Mais avant de porter plainte…

Au risque de paraître cliché, le mot qui peut résumer toutes les stratégies visant l’amélioration des conditions de travail est « communication ». Communication entre les travailleurs et travailleuses et communication avec l’employeur. Pour favoriser cette communication, nous pouvons garder certains points en tête :

  • Il est possible que le supérieur ignore vraiment (en toute bonne foi) ce que ses employés vivent au travail. Accordez-lui le bénéfice du doute.
  • Soyez diplomate (ce qui ne veut pas dire être mou !). Ce n’est jamais facile de prendre la critique.
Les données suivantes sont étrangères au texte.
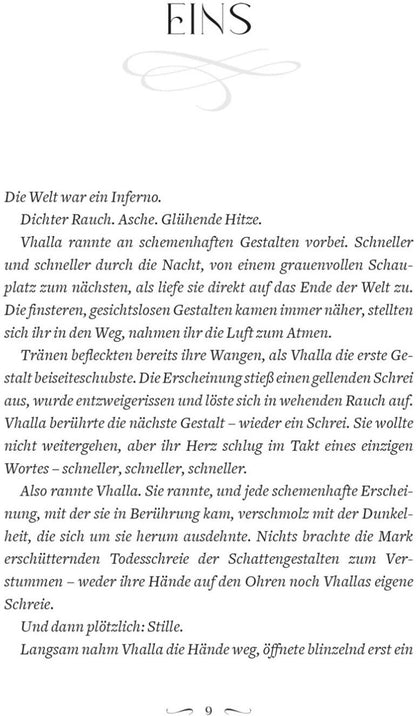 Carlsen Fire Fallen (Die Chroniken von Solaris 2) (Deutsch, 2023, Elise Kova, Susanne Klein)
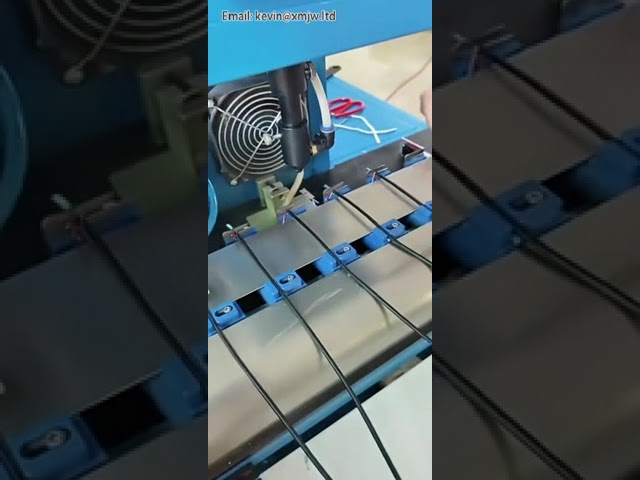 Machine de dénudage pour câble coaxial avec feuille d'aluminium, âme Mylar et film polyester – Isolation haute température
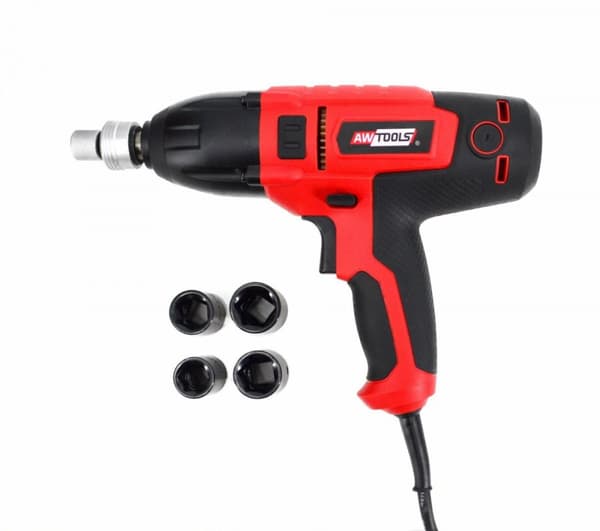 HOOZAR ELEKTRISK SLAGNØGLE 450W 1/2"" 450Nm
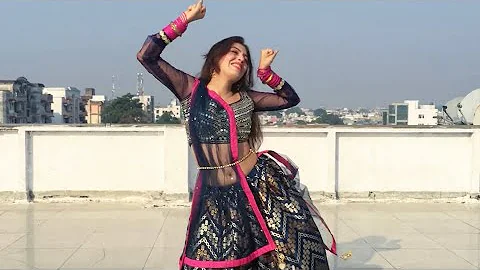 Chundadi song dance | Ruchika Jangid new song | Dance with Alisha |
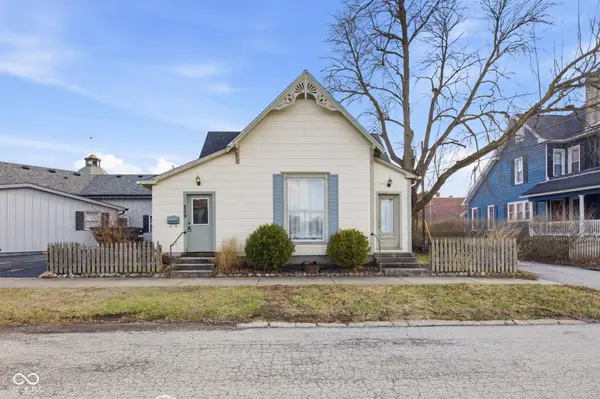 209 W North ST, Lebanon, IN 46052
Faites en sorte que votre supérieur s’intéresse au contenu (ce que vous critiquez) et non à la forme (la façon dont vous critiquez) de vos revendications.
  • Évitez les remarques trop personnelles (à moins que le comportement du supérieur soit à l’origine du problème : vulgarité ou sexisme par exemple). Soyez factuels.
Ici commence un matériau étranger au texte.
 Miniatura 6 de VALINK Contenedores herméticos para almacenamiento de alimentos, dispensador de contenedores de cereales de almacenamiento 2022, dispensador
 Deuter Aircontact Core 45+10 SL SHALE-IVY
  • Soyez organisé et précis dans vos récriminations : « La situation est dangereuse en cuisine, il n’y a pas assez d’espace pour y travailler. Il risque d’y avoir des accidents. L’autre jour, j’ai failli me brûler égouttant le contenu d’un chaudron ».
  • Soyez disponible et ouvert pour trouver des solutions. Proposez-en et essayez (en toute bonne foi) celles qu’on vous suggère.
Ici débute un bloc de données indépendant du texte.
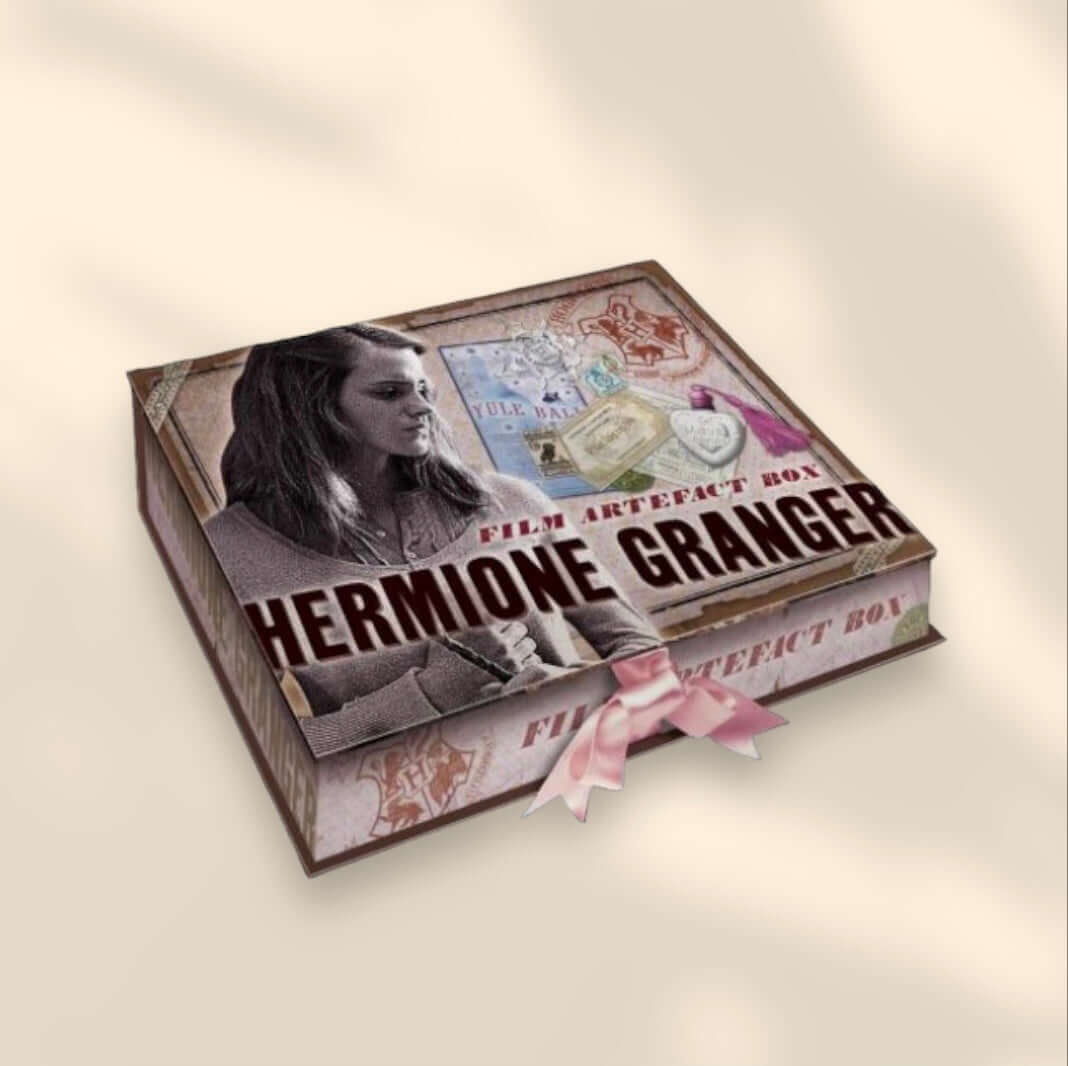 Harry Potter Replica Artefact Box Hermione Granger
  • Si plusieurs employés ont des revendications, choisissez un porte-parole. C’est plus facile (et moins menaçant !) de discuter à deux qu’à 4 ou 5.
  • Informez-vous dans des entreprises de même nature que la vôtre pour savoir si une situation semblable y est vécue. Peut-être les travailleurs et travailleuses de cette entreprise ont-ils traversé (et solutionné !) une situation problématique similaire à celle que vous vivez.
  • Il est possible que votre supérieur ne soit pas disponible ou réceptif à vos doléances. Cela ne signifie pas pour autant que votre cause est perdue : parlez à vos collègues et cherchez ensemble des façons d’améliorer vos conditions de travail. Ça s’est déjà vu ! Par exemple, dans un dépanneur, des employés qui n’avaient officiellement pas de pause s’étaient organisés entre eux pour réorganiser le travail de façon à s’en donner une. Cet arrangement entre les employés a pu être maintenu car il n’affectait aucunement le rendement des employés. D’ailleurs, le patron ne s’est aperçu de rien… et les travailleurs et travailleuses étaient plus heureux dans leur emploi !
  • Soyez imaginatif !

Dans tous les cas, il vaut mieux prévenir que guérir :

  • Lisez attentivement votre contrat avant de le signer.
  • Posez des questions.
  • Surveillez vos intérêts au jour le jour.